Coping strategies are also great to model for students who are having a hard time. If I normalize stopping class for a minute to take a few deep breaths, my students can begin to internalize some healthy coping strategies of their own.


Rather than disparate strategies, self-care to me is a more general frame that I am doing things that help me stay well and sustain me as a person. Self-care helps me fill my cup and stay connected to who I am as a person, not just as a helper. Self-care looks different for everyone, but here are some common areas of self-care: 

  • A physical activity practice (running, yoga, cycling, team sports)
  • Spending time with animals or living things (gardening, taking care of fish, snuggling your dog)
  • Spending meaningful time with friends and family
  • Reading, watching TV or movies you enjoy, doing puzzles
  • Making and creating – music, crafts, projects

Self-care requires ongoing attention to balance, and committing to spending time that fills up the well rather than draws from it. Self-care isn’t selfish; instead, it’s what allows us to be of use to others. You can’t give others energy you don’t have, and self-care is what allows us to generate that energy.

Making meaning

This is one area of wellness that often gets missed in our narrative about taking care of ourselves. In addition to coping in the moment and self-care in an ongoing way, making meaning is required when we’re faced with challenging work. When something intense happens, whether it be a challenging class period, a student blow-up, a conflict with a coworker, or at tragedy in the school community, we need to not only cope with our emotions, but to make sense of what happened. Making meaning is the act of grappling with how challenging experiences fit into our sense of self and our worldview, and how they change us and change our work.

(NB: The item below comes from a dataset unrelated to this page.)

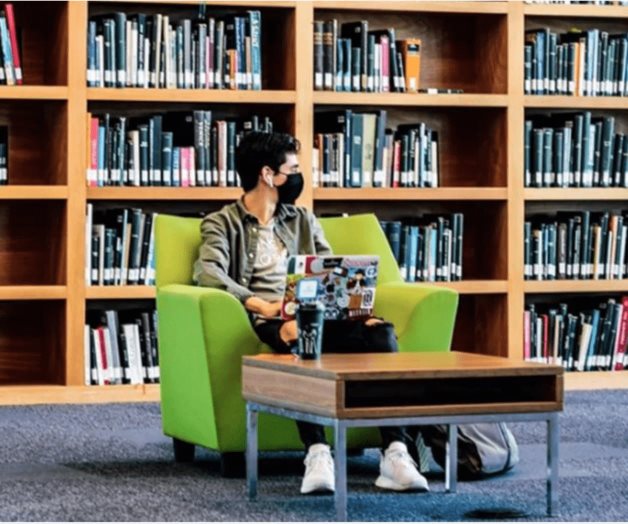 Lanzan públicamente la 31 Feria Internacional del Libro Monterrey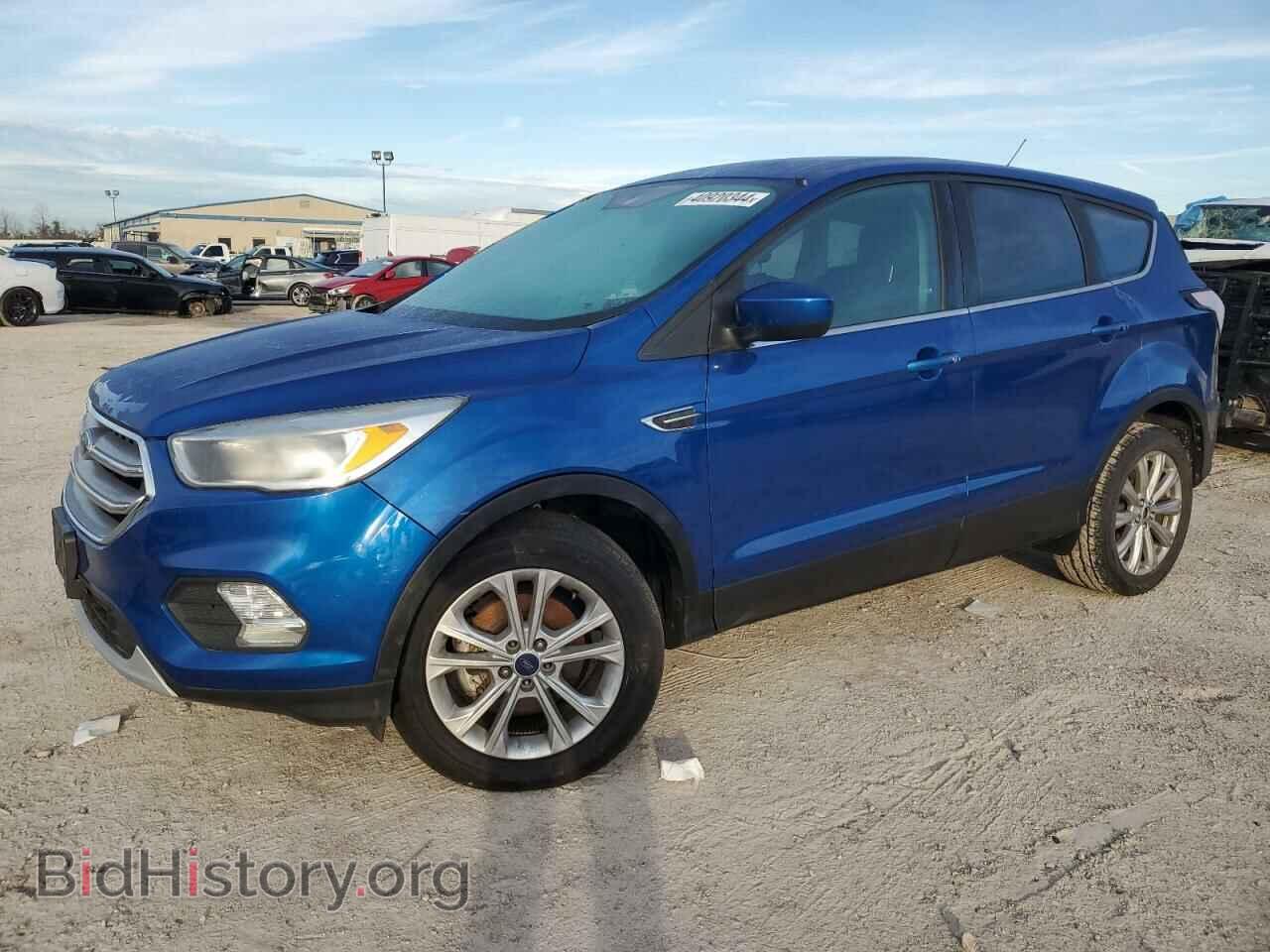 Photo 1FMCU0GD5HUC78323 - FORD ESCAPE 2017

As an example, if a student explodes at me in class and ends up hitting me – I will need to cope in the moment, for sure. Beyond that immediate moment, though, I’m likely to be shaken up as a person, and coping alone doesn’t address that core disruption. I will need to use self-care to help me stay grounded in my sense of myself as a whole person. And I will need to make meaning of the big questions that come up from intense experiences: why did that happen? What does it mean about my student? What does it mean about me? What does it mean about my sense of safety at school – and my student’s sense of safety with me? How should I proceed? It takes time, introspection, and support to think through these questions.

Some supports that may be helpful in making meaning:

  • Meeting with a therapist, counselor, or clergy person
  • Supportive coworkers or supervisors
  • Journaling or reflective art practice

Wellness is ongoing

Wellness isn’t something we work on once and then say it’s done. We can’t attend one training and get certified in wellness; we can’t develop a wellness routine and expect that it will hold through all of life’s changes. However, when we put in the work – when we attend to coping, self-care and making meaning, we give ourselves the gift of wellness – a gift that requires maintenance and reinvention, but that gives us the vitality to sustain ourselves in the service of those we help.